Es ist völlig in Ordnung, wenn Sie eine kleine Pause brauchen. Sie können das Buch für ein paar Tage unauffällig weiter nach hinten ins Regal stellen oder vorschlagen, dass heute mal der andere Elternteil oder die Großeltern genau dieses Buch vorlesen.

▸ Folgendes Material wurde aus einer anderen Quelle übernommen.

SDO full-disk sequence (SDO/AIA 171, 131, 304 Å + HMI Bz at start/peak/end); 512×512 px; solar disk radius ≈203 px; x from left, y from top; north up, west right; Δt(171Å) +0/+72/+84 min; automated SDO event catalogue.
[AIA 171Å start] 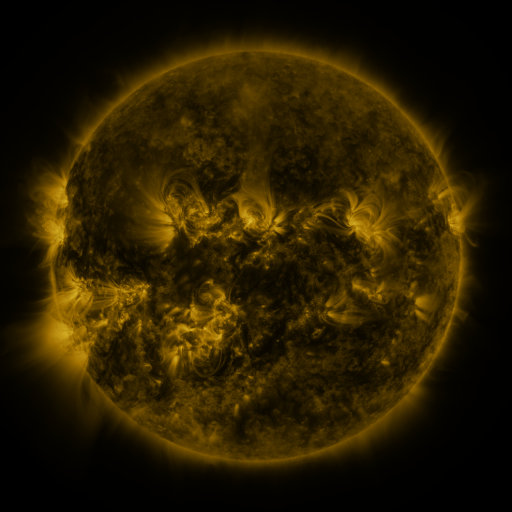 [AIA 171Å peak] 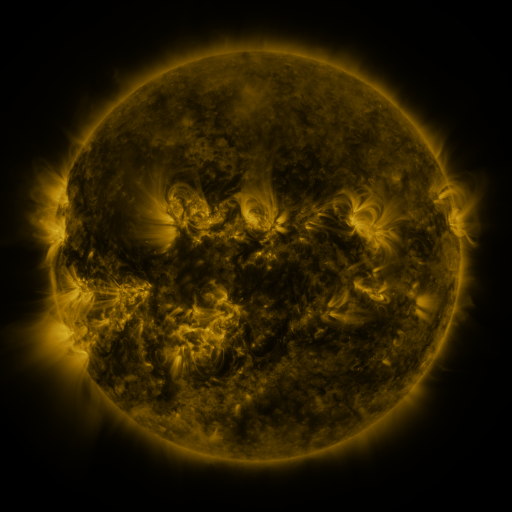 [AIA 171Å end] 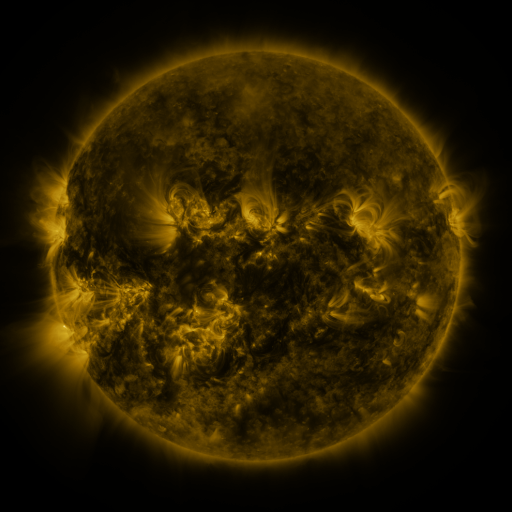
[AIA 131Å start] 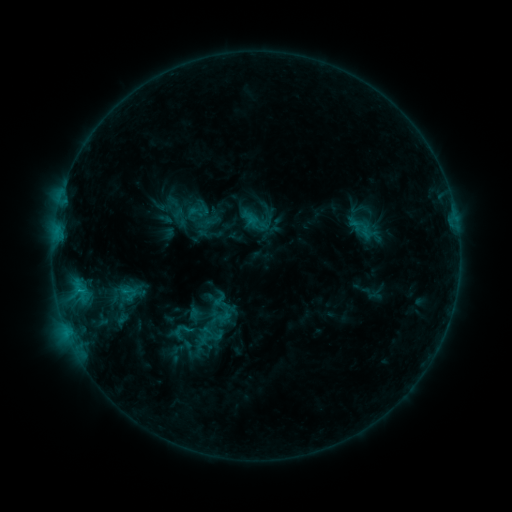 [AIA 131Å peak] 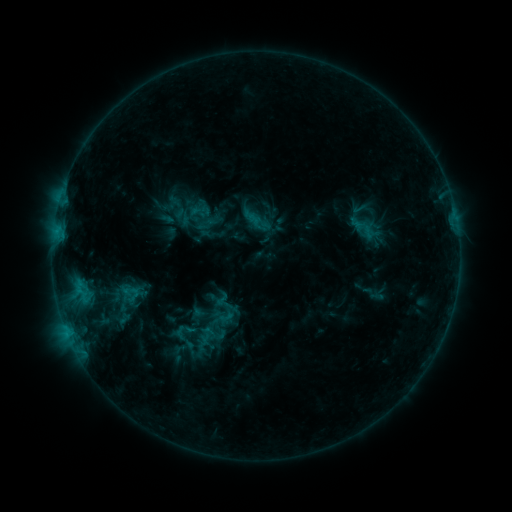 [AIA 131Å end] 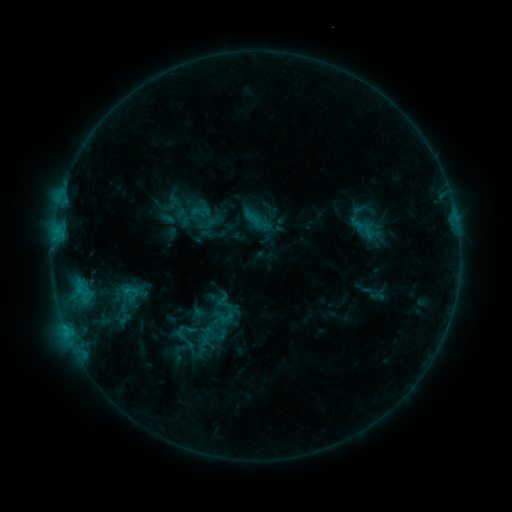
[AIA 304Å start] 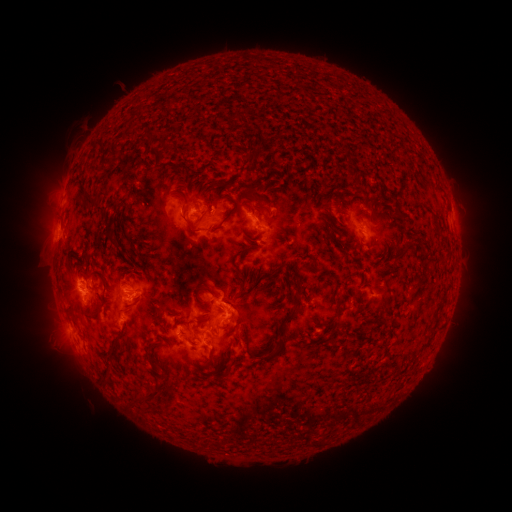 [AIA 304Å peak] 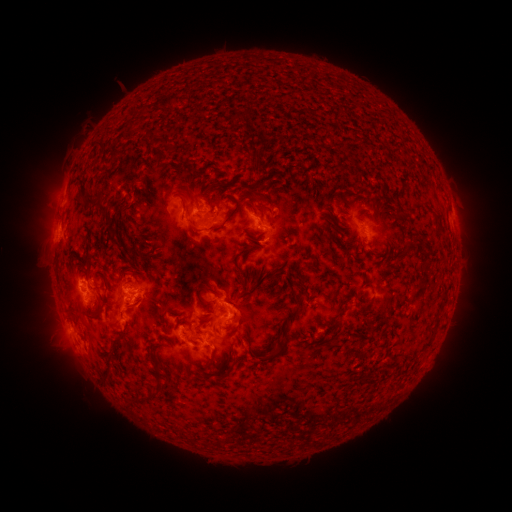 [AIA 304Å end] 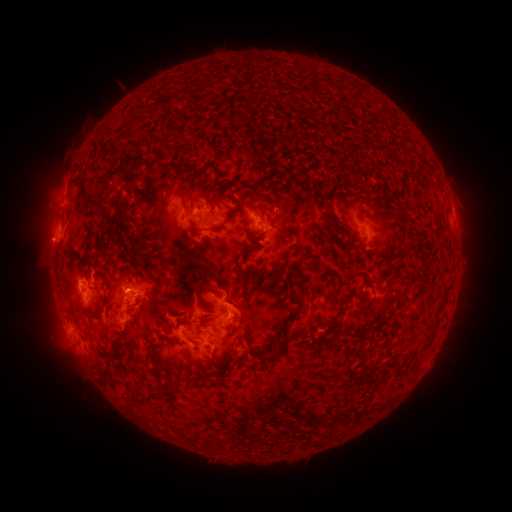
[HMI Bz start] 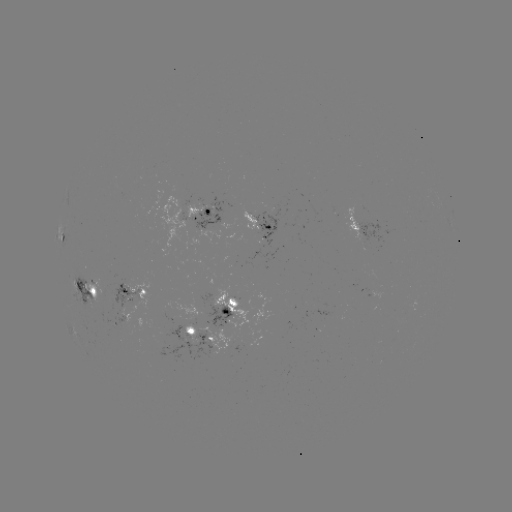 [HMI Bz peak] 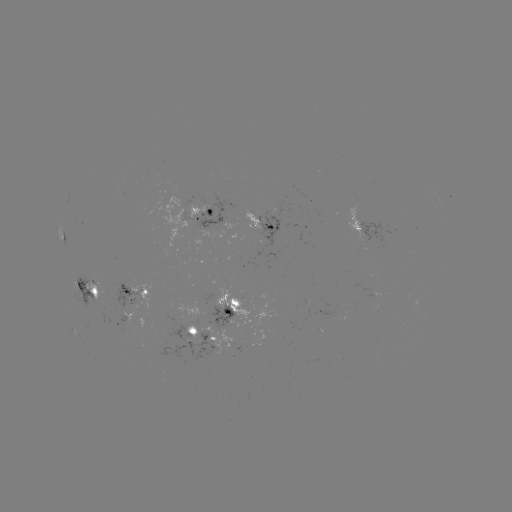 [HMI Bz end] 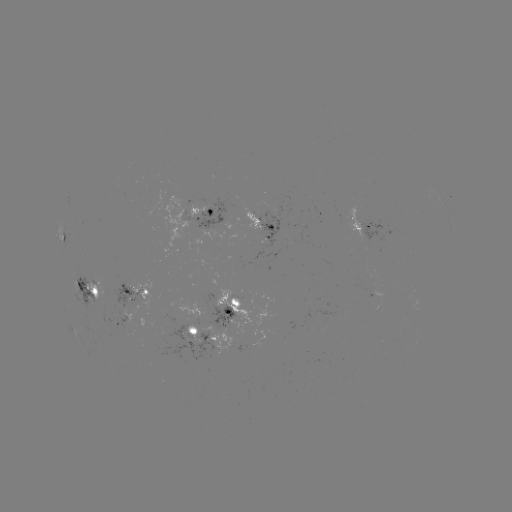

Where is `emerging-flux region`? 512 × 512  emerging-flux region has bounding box [116, 300, 145, 324].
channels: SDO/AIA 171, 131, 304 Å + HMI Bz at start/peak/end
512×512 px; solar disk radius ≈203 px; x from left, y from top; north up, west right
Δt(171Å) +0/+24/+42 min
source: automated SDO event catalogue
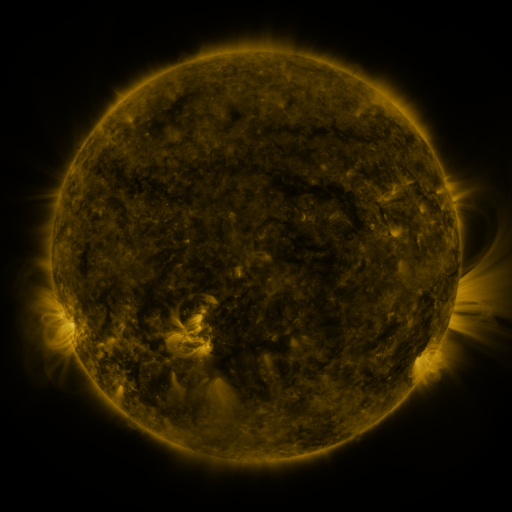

Alternativ können Sie Ihr Kind bitten, Ihnen die Geschichte anhand der Bilder selbst zu erzählen.
Wie lange dauert diese Phase der extremen Wiederholung an?
Das ist von Kind zu Kind sehr unterschiedlich. Bei vielen Kindern ist dieses Bedürfnis nach Wiederholung zwischen dem ersten und dritten Lebensjahr besonders stark ausgeprägt. Sobald das Gehirn die Informationen des Buches vollständig verarbeitet hat und das Kind nach neuen Herausforderungen sucht, wird das Interesse am alten Lieblingsbuch ganz natürlich abnehmen.
Zusammenfassung
Die Begeisterung für immer dasselbe Buch ist ein wunderbares Zeichen für eine aktive Entwicklung. Hier sind die wichtigsten Punkte für Ihren Alltag:
- Wiederholungen geben in einer komplexen Welt emotionale Sicherheit und Halt.
- Das kindliche Gehirn nutzt bekannte Texte, um Sprachstrukturen und neuen Wortschatz fest zu verankern.
- Durch Pausen beim Vorlesen können Sie Ihr Kind aktiv in die Geschichte einbinden.
- Variationen in der Stimme machen das Vorlesen für beide Seiten interessanter.
- Die Verknüpfung von Bildern im Buch mit Gegenständen im echten Leben fördert das Verständnis.